Red flags–negative behaviors, addictions, disrespect, and emotional walls by another person–go unnoticed by the love addict. Love addicts idealize their partner and put them high up on a pedestal believing they have the power to fulfill the intense desire for love and acceptance. They view theirs partner as being better than– “the strong and independent person who has it all together”–and/or will make up in their fantasy that “he/she has so much potential as a person”, which will often hook the love addict in becoming their savior.

 

As the relationship continues on and reality starts setting in, love addicts become angry and resentful because of their partners failure to meet expectations (expectations that are impossible for any person to meet). The partners unavailability and increased avoidance triggers anxiety and feelings of abandonment which causes them to smother and demand more and more as they try to get that euphoric feeling back (or a feeling of normalcy) and the toxic dance begins between the two.

 

As the love addict desperately tries to get the partners attention, the partner further creates distance by focusing outside the relationship (other addictions or compulsive behavior’s for the avoidant addict are common), and the love addicts denial slowly begins to crumble. It is like the cocaine addict losing his supply of the drug–withdrawal symptoms begin to set in, and reality becomes more present. But even when it becomes crystal clear that the relationship is going nowhere, the love addict will fight with every nook and cranny to avoid the inevitable reality of their partners disengagement and often intolerable behaviors.

Denial of Reality

Even if the love addicts partner becomes verbally abusive, manipulative, blaming, and controlling, the love addict will often continue the extreme denial to avoid losing the relationship. The love addict will tolerate more and more intolerable behaviors because being with this person would be better than being alone. The love addict will give more and do more (and lose more of his/her identity) in the relationship while receiving less and less.
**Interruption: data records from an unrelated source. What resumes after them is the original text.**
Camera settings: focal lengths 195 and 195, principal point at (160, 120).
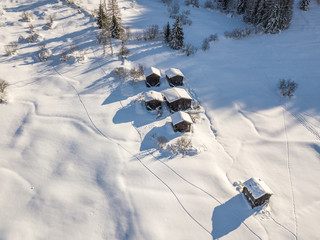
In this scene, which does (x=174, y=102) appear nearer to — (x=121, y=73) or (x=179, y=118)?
(x=179, y=118)

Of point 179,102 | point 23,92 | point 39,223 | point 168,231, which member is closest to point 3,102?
point 23,92

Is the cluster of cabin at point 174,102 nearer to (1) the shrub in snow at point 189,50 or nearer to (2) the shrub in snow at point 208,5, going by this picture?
(1) the shrub in snow at point 189,50

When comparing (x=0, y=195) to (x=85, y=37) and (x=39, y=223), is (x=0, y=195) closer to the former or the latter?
(x=39, y=223)

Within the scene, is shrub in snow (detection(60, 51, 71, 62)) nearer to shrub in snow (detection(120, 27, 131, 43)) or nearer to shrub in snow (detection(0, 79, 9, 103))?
shrub in snow (detection(0, 79, 9, 103))

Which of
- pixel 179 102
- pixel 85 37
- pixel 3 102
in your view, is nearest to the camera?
pixel 3 102

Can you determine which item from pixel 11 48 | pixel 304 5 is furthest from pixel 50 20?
pixel 304 5
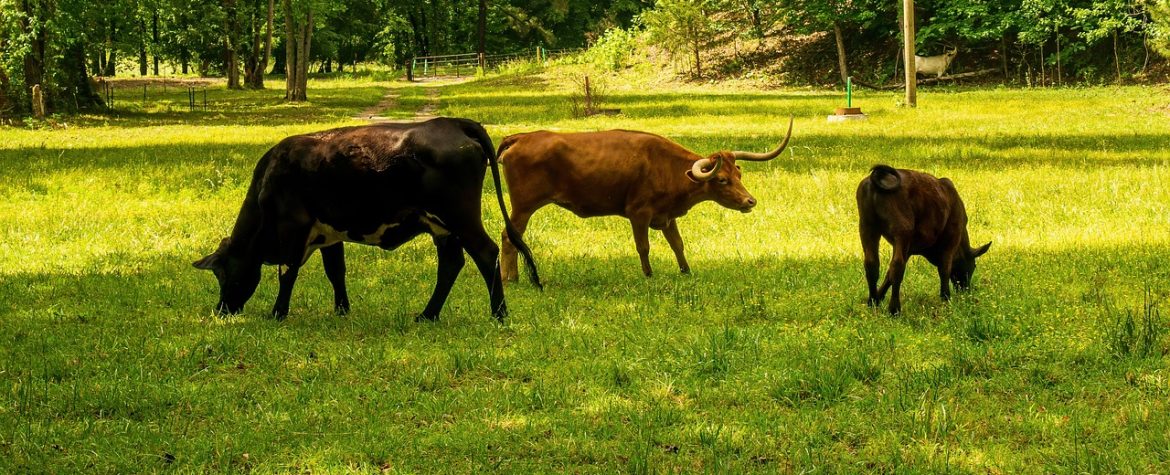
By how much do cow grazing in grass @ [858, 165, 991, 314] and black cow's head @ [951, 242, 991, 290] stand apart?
330 mm

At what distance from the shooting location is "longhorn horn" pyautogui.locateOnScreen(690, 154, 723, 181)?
402 inches

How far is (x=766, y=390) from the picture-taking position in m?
6.68

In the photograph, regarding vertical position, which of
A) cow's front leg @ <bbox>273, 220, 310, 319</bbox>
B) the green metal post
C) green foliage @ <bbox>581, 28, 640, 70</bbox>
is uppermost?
green foliage @ <bbox>581, 28, 640, 70</bbox>

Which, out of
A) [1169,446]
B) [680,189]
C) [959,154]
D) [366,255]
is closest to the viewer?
[1169,446]

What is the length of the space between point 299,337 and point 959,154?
13.6 metres

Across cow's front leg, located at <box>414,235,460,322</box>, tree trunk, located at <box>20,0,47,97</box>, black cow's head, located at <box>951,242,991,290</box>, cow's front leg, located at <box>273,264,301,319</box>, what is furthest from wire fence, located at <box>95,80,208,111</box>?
black cow's head, located at <box>951,242,991,290</box>

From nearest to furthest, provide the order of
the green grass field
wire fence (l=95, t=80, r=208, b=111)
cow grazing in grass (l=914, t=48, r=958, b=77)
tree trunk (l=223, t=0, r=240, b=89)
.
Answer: the green grass field → wire fence (l=95, t=80, r=208, b=111) → cow grazing in grass (l=914, t=48, r=958, b=77) → tree trunk (l=223, t=0, r=240, b=89)

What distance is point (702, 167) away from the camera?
1038cm

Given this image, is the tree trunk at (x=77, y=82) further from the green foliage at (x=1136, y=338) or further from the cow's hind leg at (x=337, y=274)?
the green foliage at (x=1136, y=338)

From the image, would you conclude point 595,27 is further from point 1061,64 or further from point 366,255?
point 366,255

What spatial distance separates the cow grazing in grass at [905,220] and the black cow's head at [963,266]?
330 millimetres

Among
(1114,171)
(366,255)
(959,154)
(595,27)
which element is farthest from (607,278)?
(595,27)

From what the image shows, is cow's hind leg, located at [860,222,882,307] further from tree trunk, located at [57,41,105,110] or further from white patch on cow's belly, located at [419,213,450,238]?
tree trunk, located at [57,41,105,110]

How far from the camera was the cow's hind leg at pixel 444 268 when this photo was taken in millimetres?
8547
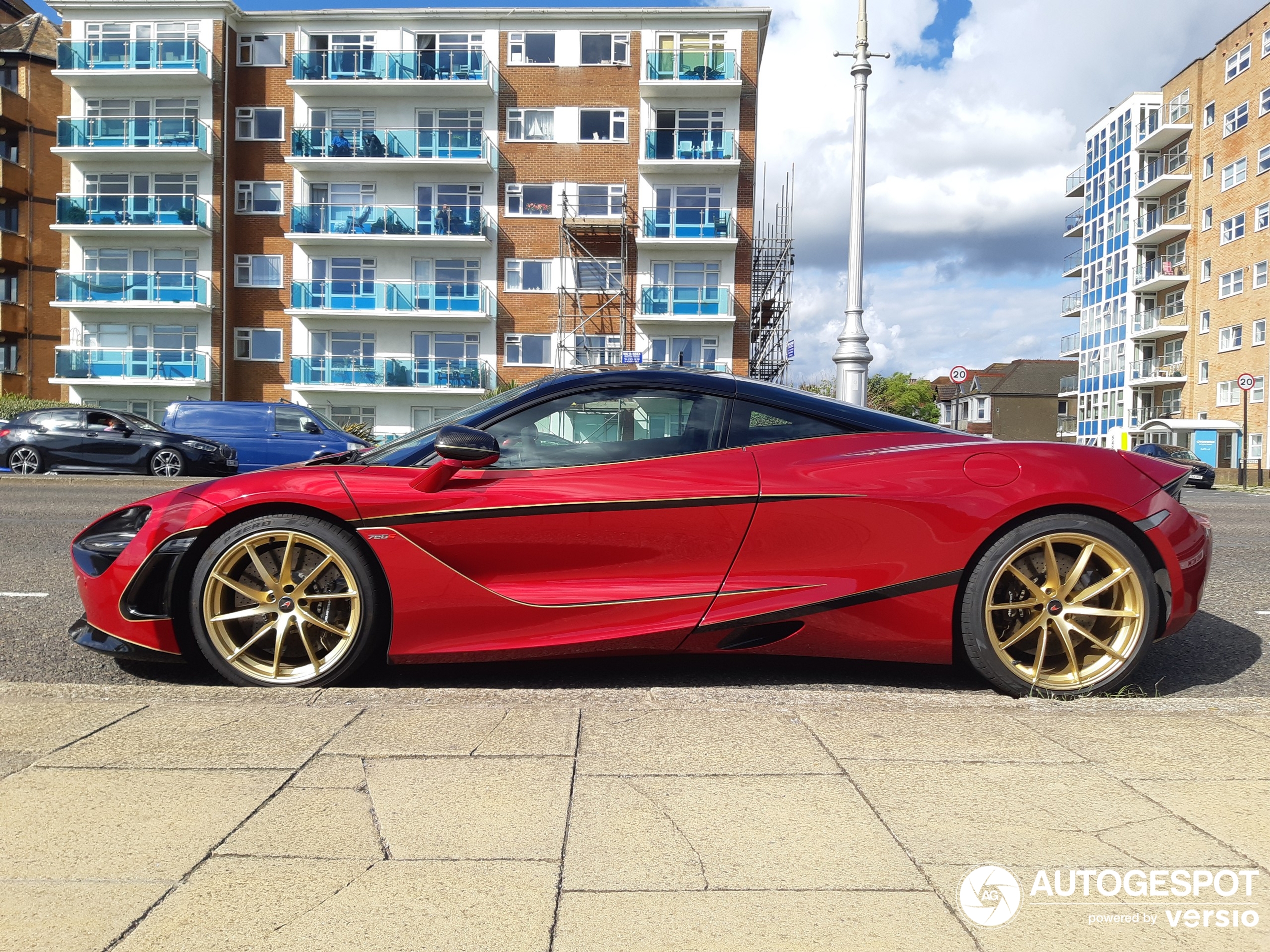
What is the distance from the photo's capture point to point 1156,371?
51969 millimetres

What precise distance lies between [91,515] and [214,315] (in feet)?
96.1

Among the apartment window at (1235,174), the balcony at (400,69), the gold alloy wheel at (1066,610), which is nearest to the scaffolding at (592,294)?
the balcony at (400,69)

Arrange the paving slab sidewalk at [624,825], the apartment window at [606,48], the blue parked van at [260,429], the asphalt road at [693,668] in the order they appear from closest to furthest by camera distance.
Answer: the paving slab sidewalk at [624,825] → the asphalt road at [693,668] → the blue parked van at [260,429] → the apartment window at [606,48]

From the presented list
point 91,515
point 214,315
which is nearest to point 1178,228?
point 214,315

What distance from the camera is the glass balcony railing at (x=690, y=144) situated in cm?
3422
The love addict will take blame for things that he/she wasn’t responsible for and blame him/herself for the avoidant partners unhappiness. “Anything” but losing the relationship will do. If a love addict does leave, the fantasy and denial will get transferred on to the next “one” who will make them feel special, and the destructive pattern repeats itself once again.

Fantasy

In effect, each romantic connection for love addicts brings a fleeting sense of safety and aliveness. The fantasy and delusion they create holds the false promise of emotional security driving away the gnawing emptiness, anxiety, and loneliness–if only for a moment. Their relational patterns are compulsive, out of control, and continue in spite of adverse effects on their relationships and their lives.

Breaking the Pattern

For love addicts, to recover from this problem involves treatment of the core issues. For example, healing the shame and low self worth, unhealthy boundaries, breaking the toxic relationship patterns; and changing unhealthy beliefs about what relationships are really suppose to look like.